Say that you have a collection $\left\{ F_\alpha \right\}_{\alpha \in A}$ of free $R$-modules. How do we show that the direct sum $\oplus_{\alpha \in A} F_\alpha$ is free? We need to come up with a candidate basis set and check that the universal property holds for this set. Remember that for each $\alpha \in A$, $F_{\alpha}$ is free, so it has a basis set, say $X_{\alpha}$. Let's define the set $$ X = \bigsqcup_{\alpha \in A} X_{\alpha} $$ and show that it is a basis for $\oplus_{\alpha \in A} F_\alpha$. It's clear that we have the set inclusion $i: X \to \oplus_{\alpha \in A} F_\alpha$ by defining $i \big|_{X_{\alpha}} = i_{\alpha}$ for each $\alpha \in A$.

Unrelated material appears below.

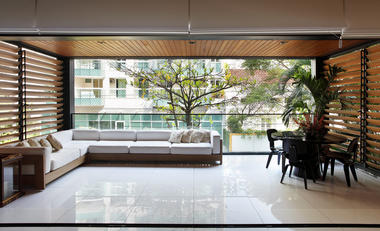 Edifício Alvar Aalto / Christiane Laclau & Rafael Borelli Arquitetos Associados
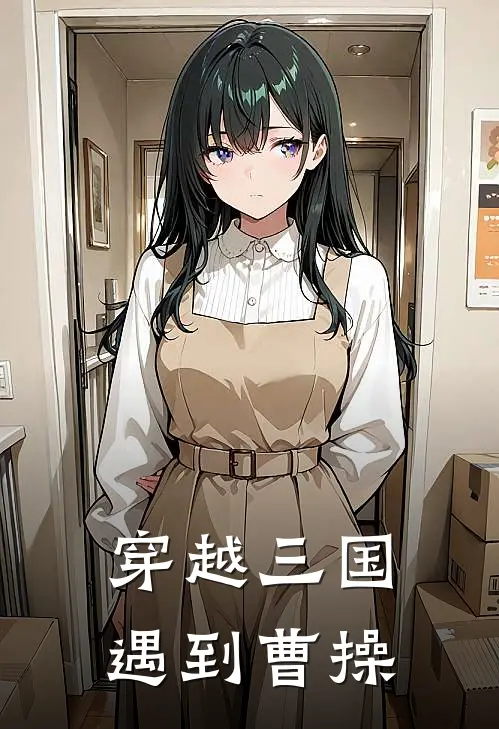 穿越三国遇到曹操(林晓张虎)最新推荐小说_最新免费小说穿越三国遇到曹操林晓张虎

To show that $X$ is a basis, fix an arbitrary $R$-module $M$ and choose a set map $\varphi: X \to M$. This is equivalent to choosing, for each $\alpha \in A$, a map $\varphi_{\alpha}: X_{\alpha} \to M$. Because each $F_{\alpha}$ is free, we have a homomorphism $\bar{\varphi}_{\alpha}: F_{\alpha} \to M$ satisfying $\varphi_{\alpha} = \bar{\varphi}_{\alpha} \circ i_{\alpha}$.

Now, by the universal property of the direct sum, we have a homomorphism $\bar{\varphi}: \oplus_{\alpha \in A} F_\alpha \to M$ satisfying $\bar{\varphi}_{\alpha} = \bar{\varphi} \circ \iota_{\alpha}$. Now, we may conclude that $\varphi = \bar{\varphi} \circ i$, as desired.